Question: Strand specific protocol for bowtie2 alignment
2
gravatar for nalandaatmi
3.7 years ago by
nalandaatmi60
United States
nalandaatmi60 wrote:

Dear All,

I have a doubt, I am working on strand specific protocol (fr-firststrand). When aligning the reads using bowtie2, do I need to explicitly mention as fr-firststrand.

If I am not mentioning in my bowtie2 command, will it affect my alignment result?

From Bowtie2 manual:


 
--fr/--rf/--ff - The upstream/downstream mate orientations for a valid paired-end alignment against the forward reference strand. E.g., if --fr is specified and there is a candidate paired-end alignment where mate 1 appears upstream of the reverse complement of mate 2 and the fragment length constraints (-I and -X) are met, that alignment is valid. Also, if mate 2 appears upstream of the reverse complement of mate 1 and all other constraints are met, that too is valid. --rf likewise requires that an upstream mate1 be reverse-complemented and a downstream mate2 be forward-oriented. --ff requires both an upstream mate 1 and a downstream mate 2 to be forward-oriented. Default: --fr (appropriate for Illumina's Paired-end Sequencing Assay).

 

rna-seq alignment bowtie2 rnaseq • 3.7k views
ADD COMMENTlink written 3.7 years ago by nalandaatmi60

Are you aligning against the transcriptome? If not, don't use bowtie2, use an aligner meant for RNAseq (hisat, STAR, etc.).

ADD REPLYlink written 3.7 years ago by Devon Ryan91k

Just I am aligning against human ribosomal RNA genes.

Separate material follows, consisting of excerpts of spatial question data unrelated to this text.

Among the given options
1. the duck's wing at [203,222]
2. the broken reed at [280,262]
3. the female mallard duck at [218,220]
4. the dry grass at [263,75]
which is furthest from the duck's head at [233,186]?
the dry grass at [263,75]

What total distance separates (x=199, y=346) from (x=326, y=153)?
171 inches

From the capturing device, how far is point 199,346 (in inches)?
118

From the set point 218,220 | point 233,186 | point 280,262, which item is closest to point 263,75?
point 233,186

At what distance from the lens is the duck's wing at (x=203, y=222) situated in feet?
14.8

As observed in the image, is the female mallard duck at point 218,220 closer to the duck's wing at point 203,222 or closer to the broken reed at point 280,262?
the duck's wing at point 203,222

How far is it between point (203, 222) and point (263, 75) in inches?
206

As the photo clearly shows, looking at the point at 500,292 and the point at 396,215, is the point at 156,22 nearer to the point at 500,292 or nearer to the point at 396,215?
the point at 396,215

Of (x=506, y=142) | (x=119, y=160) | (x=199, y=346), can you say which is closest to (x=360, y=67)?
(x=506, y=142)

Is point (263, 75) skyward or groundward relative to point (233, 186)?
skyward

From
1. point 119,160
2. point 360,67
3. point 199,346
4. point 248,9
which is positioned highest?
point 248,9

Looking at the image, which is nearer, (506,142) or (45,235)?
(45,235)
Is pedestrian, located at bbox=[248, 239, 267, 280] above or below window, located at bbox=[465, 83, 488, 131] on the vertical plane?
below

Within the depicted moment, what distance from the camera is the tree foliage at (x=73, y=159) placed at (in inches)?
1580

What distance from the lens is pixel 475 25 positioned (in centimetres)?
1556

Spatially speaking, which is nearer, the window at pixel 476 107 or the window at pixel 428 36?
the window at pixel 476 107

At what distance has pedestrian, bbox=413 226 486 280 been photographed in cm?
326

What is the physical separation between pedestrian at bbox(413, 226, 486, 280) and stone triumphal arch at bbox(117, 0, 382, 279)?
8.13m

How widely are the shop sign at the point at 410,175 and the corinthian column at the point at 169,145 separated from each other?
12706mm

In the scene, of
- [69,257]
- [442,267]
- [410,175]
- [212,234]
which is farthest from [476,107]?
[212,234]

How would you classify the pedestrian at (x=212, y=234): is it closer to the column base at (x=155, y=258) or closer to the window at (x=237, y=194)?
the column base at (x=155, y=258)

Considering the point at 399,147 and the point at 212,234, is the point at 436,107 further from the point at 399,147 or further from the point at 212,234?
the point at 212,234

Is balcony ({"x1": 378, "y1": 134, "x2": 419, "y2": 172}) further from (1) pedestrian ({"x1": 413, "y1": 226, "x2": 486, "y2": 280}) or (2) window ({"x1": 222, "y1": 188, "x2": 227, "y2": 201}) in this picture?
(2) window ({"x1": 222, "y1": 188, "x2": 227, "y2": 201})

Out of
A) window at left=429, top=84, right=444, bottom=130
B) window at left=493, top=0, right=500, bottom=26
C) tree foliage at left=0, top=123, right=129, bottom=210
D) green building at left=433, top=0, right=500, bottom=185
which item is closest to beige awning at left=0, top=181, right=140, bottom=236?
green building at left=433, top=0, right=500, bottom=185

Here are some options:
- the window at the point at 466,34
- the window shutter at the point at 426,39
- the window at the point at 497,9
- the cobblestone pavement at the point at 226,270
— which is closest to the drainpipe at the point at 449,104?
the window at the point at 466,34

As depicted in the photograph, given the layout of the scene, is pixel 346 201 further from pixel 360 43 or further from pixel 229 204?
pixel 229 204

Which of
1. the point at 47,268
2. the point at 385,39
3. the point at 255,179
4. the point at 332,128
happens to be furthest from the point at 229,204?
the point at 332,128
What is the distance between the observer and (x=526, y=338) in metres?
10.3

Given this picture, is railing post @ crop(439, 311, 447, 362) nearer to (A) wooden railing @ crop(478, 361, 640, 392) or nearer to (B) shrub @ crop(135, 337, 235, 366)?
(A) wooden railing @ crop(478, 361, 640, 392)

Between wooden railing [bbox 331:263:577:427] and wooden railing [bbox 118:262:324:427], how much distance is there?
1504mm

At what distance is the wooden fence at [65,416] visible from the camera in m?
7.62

This is the bowtie2 output

27921333 reads; of these:
  27921333 (100.00%) were paired; of these:
    27671472 (99.11%) aligned concordantly 0 times
    239838 (0.86%) aligned concordantly exactly 1 time
    10023 (0.04%) aligned concordantly >1 times
    ----
    27671472 pairs aligned concordantly 0 times; of these:
      59349 (0.21%) aligned discordantly 1 time
    ----
    27612123 pairs aligned 0 times concordantly or discordantly; of these:
      55224246 mates make up the pairs; of these:
        55105160 (99.78%) aligned 0 times
        58050 (0.11%) aligned exactly 1 time
        61036 (0.11%) aligned >1 times
1.32% overall alignment rate

ADD REPLYlink modified 3.7 years ago • written 3.7 years ago by nalandaatmi60

Was your protocol only including rRNA or was it normal RNA Sequencing data?If it is meant for rRNA, then you need to really check your analysis for your alignment rate is really low... However, if you were performing polyA capture or rRNA reduction RNA Seq, then you should expect to have a low alignment rate on the rRNA.

ADD REPLYlink written 3.7 years ago by Sam2.4k

Actually we are using a new sequencing kit for RNAseq, so the kit is supposed to remove 28S, 18S, 5.8S and 5S rRNA (RNA28S, RNA18S, RNA5-8S and RNA5S genes) in addition to 12S and 16S mitochondrial rRNA (MT-RNR1 and MT-RNR2).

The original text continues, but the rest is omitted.